Il tuo obiettivo: Riassumi in due frasi il testo sul licenziamento della commessa malata di tumore.

Testo da leggere:
____________________

Dipendente malata di tumore, costretta a sottoporsi a lunghe terapie riabilitative, licenziata dal datore di lavoro per aver superato il numero massimo di giorni di assenza dal lavoro per malattia, 286 nell’arco di un anno solare rispetto ai 180 consentiti dalla legge che danno diritto alla conservazione del posto (conosciuto come periodo di comporto), vissuti lottando contro il male. Ma il licenziamento impartito dal titolare del supermercato dove Laura (nome di fantasia per tutelarne il diritto alla privacy) lavorava come commessa, era illegittimo e così l’azienda è stata condannata dalla giudice del lavoro, Francesca Sbarra, a reintegrare la donna ritenendo violato l’articolo 18 dello Statuto dei lavoratori (l’azienda ha meno di 15 dipendenti, ma Laura era stata assunta prima del 2015, anno di abolizione della norma decisa dal governo Renzi per favorire il Jobs Act) e a corrispondergli un’indennità di risarcimento dal giorno di risoluzione del rapporto, fino all’effettivo ritorno in attività. L’illegittimità va individuata nella “prolungata inerzia datoriale”, così come definita nella decisione del tribunale, che ha sconfessato la contestazione del superamento del periodo di comporto invocato come giustificazione del licenziamento.
Regola violata
L’esame degli atti, infatti, ha messo in evidenza un comportamento contraddittorio da parte del datore di lavoro il quale, quando i 180 giorni di assenza per malattia erano già stati superati (la dipendente aveva anche usufruito di periodi di assenza non retribuiti e di ferie per sottoporsi a cicli di chemioterapia, autorizzati peraltro dallo stesso titolare), aveva richiamato la dipendente facendola lavorare per alcune settimane durante il periodo delle festività natalizie, quindi di maggior impegno e afflusso di clienti, dopodiché l’aveva convocata consegnandole a mano la lettera di licenziamento. In realtà, come si può ricavare dalla sentenza, se la direzione era intenzionata a interrompere il rapporto, avrebbe dovuto farlo nell’immediatezza del superamento del periodo di assenza, invece aveva preferito attendere altro tempo ingenerando nella commessa la convinzione che l’azienda non l’avrebbe più licenziata.
In buona sostanza, non è stata dimostrata la fondatezza dei presupposti per procedere alla risoluzione, così come contestati nel ricorso presentato dall’avvocata Chiara Mestichelli, che ha assistito la signora Laura. La sentenza è innovativa per il tribunale di Rieti, non essendo noti precedenti analoghi, e chiama indirettamente in causa una legislazione del lavoro che appare carente in tema di tutela dei lavoratori costretti ad assentarsi perché malati oncologici, per i quali i diritti risultano garantiti solo da alcuni contratti collettivi e non da altri. Inoltre, chiarisce che il licenziamento non può essere disposto dal datore di lavoro secondo criteri discrezionali, ma deve rispettare norme e disposizioni stabiliti dalla legge che, nel caso della commessa, sono stati ampiamente violati.

____________________

Dati estratti:
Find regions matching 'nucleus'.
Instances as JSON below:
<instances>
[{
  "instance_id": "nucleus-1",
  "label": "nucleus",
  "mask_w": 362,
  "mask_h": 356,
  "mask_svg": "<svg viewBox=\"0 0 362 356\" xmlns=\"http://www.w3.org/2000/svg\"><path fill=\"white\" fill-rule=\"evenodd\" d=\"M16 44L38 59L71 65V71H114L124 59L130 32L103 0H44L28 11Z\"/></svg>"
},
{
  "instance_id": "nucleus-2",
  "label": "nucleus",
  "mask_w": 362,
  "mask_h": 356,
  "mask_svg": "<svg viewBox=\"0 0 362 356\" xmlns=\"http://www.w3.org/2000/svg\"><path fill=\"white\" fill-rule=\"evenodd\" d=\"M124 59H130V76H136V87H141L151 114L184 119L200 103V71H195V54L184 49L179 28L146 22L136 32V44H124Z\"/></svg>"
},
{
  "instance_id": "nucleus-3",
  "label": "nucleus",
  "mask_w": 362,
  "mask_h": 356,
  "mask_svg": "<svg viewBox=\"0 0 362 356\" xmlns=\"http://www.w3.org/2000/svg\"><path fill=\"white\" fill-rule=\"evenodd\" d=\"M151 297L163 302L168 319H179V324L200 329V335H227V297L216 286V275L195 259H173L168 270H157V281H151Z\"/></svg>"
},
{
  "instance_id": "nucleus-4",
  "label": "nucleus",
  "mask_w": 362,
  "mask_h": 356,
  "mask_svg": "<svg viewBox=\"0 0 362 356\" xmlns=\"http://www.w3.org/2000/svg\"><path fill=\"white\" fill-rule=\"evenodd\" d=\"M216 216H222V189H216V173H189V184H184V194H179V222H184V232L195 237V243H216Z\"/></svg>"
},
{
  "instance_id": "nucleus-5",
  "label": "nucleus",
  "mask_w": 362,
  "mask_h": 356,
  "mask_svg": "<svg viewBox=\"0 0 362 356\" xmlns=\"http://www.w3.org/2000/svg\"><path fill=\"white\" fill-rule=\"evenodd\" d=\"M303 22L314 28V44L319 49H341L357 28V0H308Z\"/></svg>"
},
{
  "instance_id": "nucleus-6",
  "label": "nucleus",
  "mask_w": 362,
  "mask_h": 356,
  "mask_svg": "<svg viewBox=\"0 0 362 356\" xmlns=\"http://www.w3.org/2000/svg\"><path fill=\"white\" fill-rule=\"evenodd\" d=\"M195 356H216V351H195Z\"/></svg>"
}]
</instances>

____________________

Risultato dell'esercizio: Una commessa malata di tumore, licenziata dal titolare di un supermercato per aver superato i 180 giorni di assenza per malattia consentiti dalla legge, è stata reintegrata per decisione della giudice del lavoro, che ha condannato l'azienda anche a versarle un'indennità di risarcimento fino all'effettivo ritorno in attività. Secondo la sentenza, il licenziamento era illegittimo per la prolungata inerzia del datore di lavoro: dopo il superamento del periodo di comporto, invece di interrompere subito il rapporto, l'aveva fatta lavorare durante le festività natalizie, inducendola a credere che non l'avrebbe più licenziata.